Washburn se tocó el bigote con el pulgar y el índice en un gesto habitual que mostraba frustración nerviosa.


—No necesariamente. Cada caso es distinto. Aunque la mayoría de nuestros donantes están con nosotros de uno a cuatro años.


—¿Cuatro años?


—Algunos lo consideran un modo de preservar su lugar en el futuro. Para otros es una fuente de ingresos.


Cuatro años. Paula se echó hacia delante en la silla.


—¿Los estudiantes universitarios donan esperma?


—Por supuesto. Vienen muchos. Necesitan dinero extra y a nosotros nos gustan porque suelen ser más sanos que otros jóvenes —frunció el ceño—. ¿Cree usted que ha podido contactarla uno de sus alumnos?


Aquella idea resultaba perturbadora. Aunque conocía a un estudiante rubio que podía ser un buen padre.


Andres Washburn estaba claramente preocupado por la noticia de que el donante de su esperma pudiera haberse puesto en contacto con ella, y en un esfuerzo por ayudarla, y proteger la respetabilidad de la clínica, se había ofrecido a responder todas las preguntas que pudiera legalmente.


Había prometido llamar personalmente al número 93579 y recordarle la cláusula de confidencialidad de su contrato.


Había revisado sus archivos, tanto informáticos como en papel y, básicamente, le había dicho lo mismo que ella ya sabía. El padre era de pelo castaño, vivía en el Medio Oeste y tenía un coeficiente intelectual alto.


—¿Y enfermedades mentales? —preguntó ella—. ¿Puede tener algún desorden mental que le haga olvidar las reglas y reclamar a mi hija?


El doctor Washburn se quitó las gafas y movió la cabeza.


—El padre no tiene historial de problemas mentales. Ni él ni su familia directa.


Se levantó, dio la vuelta a la mesa y se apoyó en el borde, delante de ella. Se inclinó y le tomó una mano entre las suyas.


—Siento que haya ocurrido esto. Y puede creer que la Clínica Washburn hará todo lo que esté en su mano por arreglar el problema.


La mujer sonrió secamente.


—Excepto darme su nombre.


El hombre respiró profundamente antes de contestar.


—Excepto darle el nombre.


Se incorporó y la ayudó a hacer lo mismo.



—Es tarde, querida. ¿Puedo invitarla a cenar como una pequeña recompensa por la angustia que le hemos causado?


—No, gracias, doctor. En este momento sólo quiero irme a casa y dormir.


—Comprendo —le soltó la mano y se dirigió a una sala pequeña detrás de su despacho—. Espere que busque mi abrigo y compruebe que está todo cerrado y la acompañaré fuera.


Entró en la sala pequeña y Paula aprovechó para ponerse el abrigo. Mientras se lo abrochaba, se acercó más al escritorio y miró las carpetas abiertas que había encima.

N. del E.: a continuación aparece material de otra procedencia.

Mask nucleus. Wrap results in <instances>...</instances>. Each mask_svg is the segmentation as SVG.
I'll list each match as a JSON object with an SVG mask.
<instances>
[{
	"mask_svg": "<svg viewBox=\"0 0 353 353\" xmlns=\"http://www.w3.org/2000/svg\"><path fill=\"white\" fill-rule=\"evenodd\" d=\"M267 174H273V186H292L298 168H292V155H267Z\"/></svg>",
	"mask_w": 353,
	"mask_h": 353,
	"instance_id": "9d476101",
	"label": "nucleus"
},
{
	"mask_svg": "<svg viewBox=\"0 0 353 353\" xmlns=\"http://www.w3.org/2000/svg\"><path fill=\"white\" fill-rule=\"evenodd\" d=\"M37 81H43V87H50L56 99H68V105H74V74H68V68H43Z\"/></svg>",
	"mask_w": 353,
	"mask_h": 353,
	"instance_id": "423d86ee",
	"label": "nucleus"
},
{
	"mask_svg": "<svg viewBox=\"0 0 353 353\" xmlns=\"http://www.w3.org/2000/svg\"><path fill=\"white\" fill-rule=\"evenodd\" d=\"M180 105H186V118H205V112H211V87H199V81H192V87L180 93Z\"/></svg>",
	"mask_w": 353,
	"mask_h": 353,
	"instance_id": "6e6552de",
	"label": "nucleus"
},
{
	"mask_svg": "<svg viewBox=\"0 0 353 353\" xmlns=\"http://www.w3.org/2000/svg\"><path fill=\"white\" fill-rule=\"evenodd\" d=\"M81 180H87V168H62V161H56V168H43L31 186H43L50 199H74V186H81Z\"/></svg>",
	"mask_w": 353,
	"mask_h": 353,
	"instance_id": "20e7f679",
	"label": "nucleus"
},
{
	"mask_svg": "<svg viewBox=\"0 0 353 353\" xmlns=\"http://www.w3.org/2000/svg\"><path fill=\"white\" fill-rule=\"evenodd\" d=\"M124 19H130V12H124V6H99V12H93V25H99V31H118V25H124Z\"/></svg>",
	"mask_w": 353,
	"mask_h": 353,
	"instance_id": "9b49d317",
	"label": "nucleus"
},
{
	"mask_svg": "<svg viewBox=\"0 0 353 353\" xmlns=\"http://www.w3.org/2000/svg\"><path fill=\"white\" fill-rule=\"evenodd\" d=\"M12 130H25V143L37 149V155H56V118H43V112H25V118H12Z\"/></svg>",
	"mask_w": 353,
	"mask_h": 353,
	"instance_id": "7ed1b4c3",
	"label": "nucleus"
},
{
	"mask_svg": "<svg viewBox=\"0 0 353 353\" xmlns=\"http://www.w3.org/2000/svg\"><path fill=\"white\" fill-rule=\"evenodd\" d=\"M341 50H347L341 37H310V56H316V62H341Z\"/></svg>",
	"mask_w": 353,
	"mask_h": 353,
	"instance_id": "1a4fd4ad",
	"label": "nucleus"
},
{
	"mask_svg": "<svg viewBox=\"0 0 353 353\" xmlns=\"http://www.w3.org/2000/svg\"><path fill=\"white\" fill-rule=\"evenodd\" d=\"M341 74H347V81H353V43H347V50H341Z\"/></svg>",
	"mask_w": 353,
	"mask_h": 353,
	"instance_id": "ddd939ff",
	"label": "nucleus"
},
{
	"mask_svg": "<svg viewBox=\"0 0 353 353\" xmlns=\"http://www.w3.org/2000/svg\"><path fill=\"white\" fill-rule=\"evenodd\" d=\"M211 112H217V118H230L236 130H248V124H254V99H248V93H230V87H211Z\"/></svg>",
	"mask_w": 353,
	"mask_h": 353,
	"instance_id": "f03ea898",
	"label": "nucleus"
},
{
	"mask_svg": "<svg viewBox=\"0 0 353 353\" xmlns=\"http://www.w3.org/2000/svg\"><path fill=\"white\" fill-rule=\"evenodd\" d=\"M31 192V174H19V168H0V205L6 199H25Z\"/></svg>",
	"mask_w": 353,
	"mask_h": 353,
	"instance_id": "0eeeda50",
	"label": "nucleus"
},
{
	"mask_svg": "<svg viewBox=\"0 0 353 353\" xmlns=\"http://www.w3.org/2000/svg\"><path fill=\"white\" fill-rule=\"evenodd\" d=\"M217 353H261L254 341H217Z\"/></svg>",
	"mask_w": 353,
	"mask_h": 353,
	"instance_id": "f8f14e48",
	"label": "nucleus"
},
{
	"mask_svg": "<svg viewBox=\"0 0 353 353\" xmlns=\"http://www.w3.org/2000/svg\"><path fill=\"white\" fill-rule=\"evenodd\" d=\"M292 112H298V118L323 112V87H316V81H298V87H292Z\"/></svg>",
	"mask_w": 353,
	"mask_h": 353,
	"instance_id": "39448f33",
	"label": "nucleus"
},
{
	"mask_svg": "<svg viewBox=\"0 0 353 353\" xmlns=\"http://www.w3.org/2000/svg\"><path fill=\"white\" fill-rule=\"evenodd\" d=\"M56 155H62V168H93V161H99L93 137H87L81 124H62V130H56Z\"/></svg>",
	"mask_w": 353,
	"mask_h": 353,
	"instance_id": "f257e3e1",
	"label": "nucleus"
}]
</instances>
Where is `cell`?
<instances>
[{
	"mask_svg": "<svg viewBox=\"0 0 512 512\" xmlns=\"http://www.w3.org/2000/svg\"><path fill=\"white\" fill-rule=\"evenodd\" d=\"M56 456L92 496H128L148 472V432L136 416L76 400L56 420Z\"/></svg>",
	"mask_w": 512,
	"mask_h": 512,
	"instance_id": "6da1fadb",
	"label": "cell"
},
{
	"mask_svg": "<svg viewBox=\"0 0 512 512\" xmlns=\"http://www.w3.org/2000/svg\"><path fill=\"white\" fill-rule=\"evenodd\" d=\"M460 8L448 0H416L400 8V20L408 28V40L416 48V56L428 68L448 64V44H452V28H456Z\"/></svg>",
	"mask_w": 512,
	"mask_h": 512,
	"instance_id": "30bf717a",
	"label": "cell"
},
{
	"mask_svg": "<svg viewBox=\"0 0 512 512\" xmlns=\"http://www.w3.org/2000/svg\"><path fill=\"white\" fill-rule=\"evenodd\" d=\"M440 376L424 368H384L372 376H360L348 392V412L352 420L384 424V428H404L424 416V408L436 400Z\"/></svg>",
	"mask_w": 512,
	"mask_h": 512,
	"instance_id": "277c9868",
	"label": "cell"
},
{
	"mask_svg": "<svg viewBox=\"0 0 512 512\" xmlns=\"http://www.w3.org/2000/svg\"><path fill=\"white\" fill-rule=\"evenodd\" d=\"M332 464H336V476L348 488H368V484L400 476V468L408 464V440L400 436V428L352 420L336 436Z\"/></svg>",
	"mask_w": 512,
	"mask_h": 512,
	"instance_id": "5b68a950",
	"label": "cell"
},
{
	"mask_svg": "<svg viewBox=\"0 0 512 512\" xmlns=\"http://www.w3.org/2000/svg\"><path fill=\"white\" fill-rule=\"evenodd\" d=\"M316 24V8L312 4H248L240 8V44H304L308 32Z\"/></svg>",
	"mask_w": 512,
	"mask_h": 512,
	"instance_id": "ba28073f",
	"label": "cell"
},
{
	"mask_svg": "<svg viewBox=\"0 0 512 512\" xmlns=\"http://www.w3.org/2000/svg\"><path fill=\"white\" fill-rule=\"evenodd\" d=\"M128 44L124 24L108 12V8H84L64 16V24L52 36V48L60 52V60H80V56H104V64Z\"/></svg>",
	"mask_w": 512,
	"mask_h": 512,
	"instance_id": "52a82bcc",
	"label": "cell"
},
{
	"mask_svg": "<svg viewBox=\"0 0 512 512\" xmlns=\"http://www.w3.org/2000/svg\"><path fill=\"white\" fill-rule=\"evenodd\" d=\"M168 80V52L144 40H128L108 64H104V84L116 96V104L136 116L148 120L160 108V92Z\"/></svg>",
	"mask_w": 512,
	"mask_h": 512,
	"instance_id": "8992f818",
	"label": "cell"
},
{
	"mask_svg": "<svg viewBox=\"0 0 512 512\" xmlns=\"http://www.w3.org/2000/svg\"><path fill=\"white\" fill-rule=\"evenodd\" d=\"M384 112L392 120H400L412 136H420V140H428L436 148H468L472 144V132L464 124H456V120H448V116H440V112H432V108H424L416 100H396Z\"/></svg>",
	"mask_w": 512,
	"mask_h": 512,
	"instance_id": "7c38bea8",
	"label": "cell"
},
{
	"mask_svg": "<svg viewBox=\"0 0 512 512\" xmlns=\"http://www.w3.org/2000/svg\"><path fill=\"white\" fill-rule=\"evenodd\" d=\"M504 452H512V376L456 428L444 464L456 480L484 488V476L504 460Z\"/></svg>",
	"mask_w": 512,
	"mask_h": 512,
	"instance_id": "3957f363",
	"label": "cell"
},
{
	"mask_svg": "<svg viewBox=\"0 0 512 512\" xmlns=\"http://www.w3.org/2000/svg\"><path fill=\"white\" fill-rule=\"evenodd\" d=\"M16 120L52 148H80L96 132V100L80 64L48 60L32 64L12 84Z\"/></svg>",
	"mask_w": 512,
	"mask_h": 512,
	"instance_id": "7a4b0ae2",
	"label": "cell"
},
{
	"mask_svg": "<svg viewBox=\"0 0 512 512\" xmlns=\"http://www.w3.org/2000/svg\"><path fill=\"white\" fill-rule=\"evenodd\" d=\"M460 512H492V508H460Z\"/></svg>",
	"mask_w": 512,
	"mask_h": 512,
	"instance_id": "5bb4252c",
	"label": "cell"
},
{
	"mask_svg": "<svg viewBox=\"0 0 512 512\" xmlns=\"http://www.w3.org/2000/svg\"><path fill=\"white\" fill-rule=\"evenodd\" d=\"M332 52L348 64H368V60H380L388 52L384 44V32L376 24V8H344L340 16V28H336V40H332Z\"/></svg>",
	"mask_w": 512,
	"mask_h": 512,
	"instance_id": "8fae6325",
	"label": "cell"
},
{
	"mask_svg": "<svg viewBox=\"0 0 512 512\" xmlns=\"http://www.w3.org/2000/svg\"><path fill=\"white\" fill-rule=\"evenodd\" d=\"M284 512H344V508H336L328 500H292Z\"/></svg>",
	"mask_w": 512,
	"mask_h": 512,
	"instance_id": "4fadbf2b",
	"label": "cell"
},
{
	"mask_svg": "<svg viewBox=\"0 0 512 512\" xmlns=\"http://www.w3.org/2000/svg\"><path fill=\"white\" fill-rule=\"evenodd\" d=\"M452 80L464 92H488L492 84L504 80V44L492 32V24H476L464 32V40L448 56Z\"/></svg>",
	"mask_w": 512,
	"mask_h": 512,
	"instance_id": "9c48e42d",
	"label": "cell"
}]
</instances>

Se saltó casi toda la información, una sucesión de datos físicos, perfiles de personas e historial de donaciones. Pero algo le llamó la atención: una fotografía pequeña, no mayor que una caja de cerillas. Apretó los labios para reprimir un grito.


Daniel Brown.


Ojeó rápidamente la ficha. El número que aparecía en ella era el 90422. No era el mismo. A menos que a ella la hubieran engañado con el número.


Levantó la vista para comprobar que el doctor Washburn seguía ausente y leyó rápidamente el resto de la ficha de Daniel.


Llevaba ya casi dos años donando esperma, desde la mitad de su primer semestre en la universidad hasta el momento. 


Según los pagos que aparecían, había ganado lo suficiente para comprar libros y quizá solucionarse algún mes el alquiler. Había pocos detalles aparte del informe de su salud y su dirección actual. No había antecedentes familiares. 


Ningún tipo de información sobre su vida anterior a la universidad.


Paula no sabía si aquel hueco informativo significaba algo, pero lo archivó en su memoria para descifrarlo más tarde.


Primero Simon y ahora Daniel. ¿Había otros hombres en su vida relacionados también con la Clínica Washburn? 


¿Hombres que tuvieran motivos para hacerle daño?


¿O se trataba simplemente de un donante anónimo que no creía que estuviera capacitada para ser la madre de su hijo?